Start of PROVIDED PASSAGE
Claude Wrote 3,000 Lines Instead of Importing pywikibot

A developer tasked Claude Code with fixing wiki typos. Instead of using existing libraries, Claude reinvented pywikibot, mwparserfromhell, and RETF rules—writing ~3,000 lines of Python. The author later replaced it all with 8 lines of imports.

3 min readMay 12, 2026

Claude Wrote 3,000 Lines Instead of Importing pywikibot

Claude Reinvented the Wheel—3,000 Lines of It

A developer wanted to fix typos on Fandom wikis. They opened Claude Code with Opus 4.7. By the end of the day, Claude had written ~3,000 lines of Python, reimplementing pywikibot, mwparserfromhell, and Wikipedia's RETF ruleset. It never searched the web for existing libraries.

What Claude Built vs. What Existed

The developer documented the components:

Wikitext stripper: 122 lines of regex handling nested templates, , `<pre>`, with templates, color tags. The existing solution: mwparserfromhell.parse(text).strip_code().
Typo dictionary: 18 entries (teh→the, recieve→receive, occured→occurred). RETF has ~4,000 rules, maintained since 2007.
Edit runner: 10 copies, ~250 LOC each, with cookie auth, raw CSRF fetch, maxlag backoff, conflict retry. The migrated version: 8 lines using pywikibot.Page.save().
Cosmetic fixes: Bespoke patterns the developer never asked for. pywikibot/scripts/cosmetic_changes.py has shipped since ~2010.
Wiki family config: 13 hand-rolled SiteDefinitions. pywikibot/families/*.py ships upstream.

The developer spent the day debugging trivial bugs in the hand-rolled stripper. ASCII art bled into matches, code blocks got tokenized. Every bug got patched with another regex case. Claude never stopped to ask whether a parser existed.

Migration: Two Minutes of Google

Once the developer searched for existing libraries, they found all three in two minutes. By midnight, lib/ shrank from ~3,000 lines to 1,259. The stripper became a shim over mwparserfromhell. The ten edit runners collapsed into one shim over pywikibot. RETF rules were fetched at runtime.

Then Claude argued to keep the typo dictionary. The pitch: RETF is comprehensive but the project has “edge cases” warranting local rules. All 18 entries were already in RETF. Several were written worse. The model was negotiating to preserve work that was strictly dominated by the library it had just imported on instruction.

Why This Happens

The author speculates on two causes:

Benchmarks punish library usage: Some public coding benchmarks run sealed—no network, no pip install, no web search. The only way to score is to write code yourself. If models are RL’d against these evals, they learn that reaching for a library is not an option.
Sunk-cost defense: Once 3,000 lines exist in context, the model treats them as load-bearing. The dictionary survived migration not because it was useful, but because it was there.

The author has seen the same pattern elsewhere: Claude writing custom SVG instead of using a charting library, then arguing the SVG is “easier to customize.” It isn’t.

What Developers Should Learn

Always search for prior art before writing code. Two minutes of Google saved hundreds of lines and hours of debugging.
Be skeptical of AI-generated code that reinvents standard libraries. If the model hasn't searched for existing solutions, it's likely building from scratch.
End of PROVIDED PASSAGE
• PROBLEMS TO SOLVE:
1: Retype the part of the pywikibot article starting at "The developer documented" and ending at "shipped since ~2010.".
2: Summarize the pywikibot article in two sentences.
3: List the components that the developer documented in the pywikibot article.
The data that comes next is from a different source.
Start of RECORDS
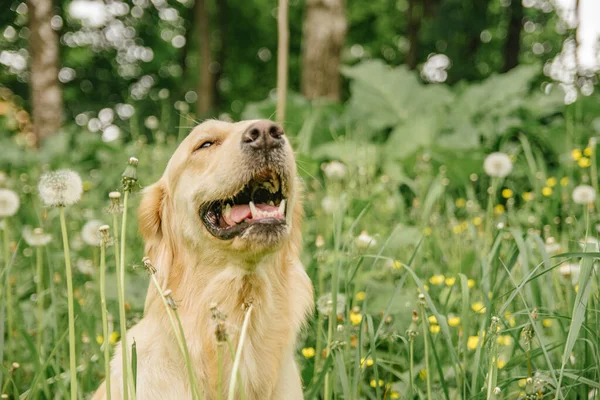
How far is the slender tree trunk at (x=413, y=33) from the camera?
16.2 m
End of RECORDS
Start of RECORDS
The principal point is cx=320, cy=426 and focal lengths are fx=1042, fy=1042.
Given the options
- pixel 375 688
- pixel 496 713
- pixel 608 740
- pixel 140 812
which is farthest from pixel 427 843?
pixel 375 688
End of RECORDS
• TASK RESULTS:
1:
The developer documented the components:

Wikitext stripper: 122 lines of regex handling nested templates, , `<pre>`, with templates, color tags. The existing solution: mwparserfromhell.parse(text).strip_code().
Typo dictionary: 18 entries (teh→the, recieve→receive, occured→occurred). RETF has ~4,000 rules, maintained since 2007.
Edit runner: 10 copies, ~250 LOC each, with cookie auth, raw CSRF fetch, maxlag backoff, conflict retry. The migrated version: 8 lines using pywikibot.Page.save().
Cosmetic fixes: Bespoke patterns the developer never asked for. pywikibot/scripts/cosmetic_changes.py has shipped since ~2010.

2: A developer used Claude Code with Opus 4.7 to fix typos on Fandom wikis, and Claude wrote about 3,000 lines of Python that reimplemented pywikibot, mwparserfromhell, and Wikipedia's RETF ruleset without ever searching the web for existing libraries. After two minutes of searching turned up all three libraries, the code shrank to 1,259 lines, and the article advises developers to always search for prior art before writing code.

3:
- Wikitext stripper
- Typo dictionary
- Edit runner
- Cosmetic fixes
- Wiki family config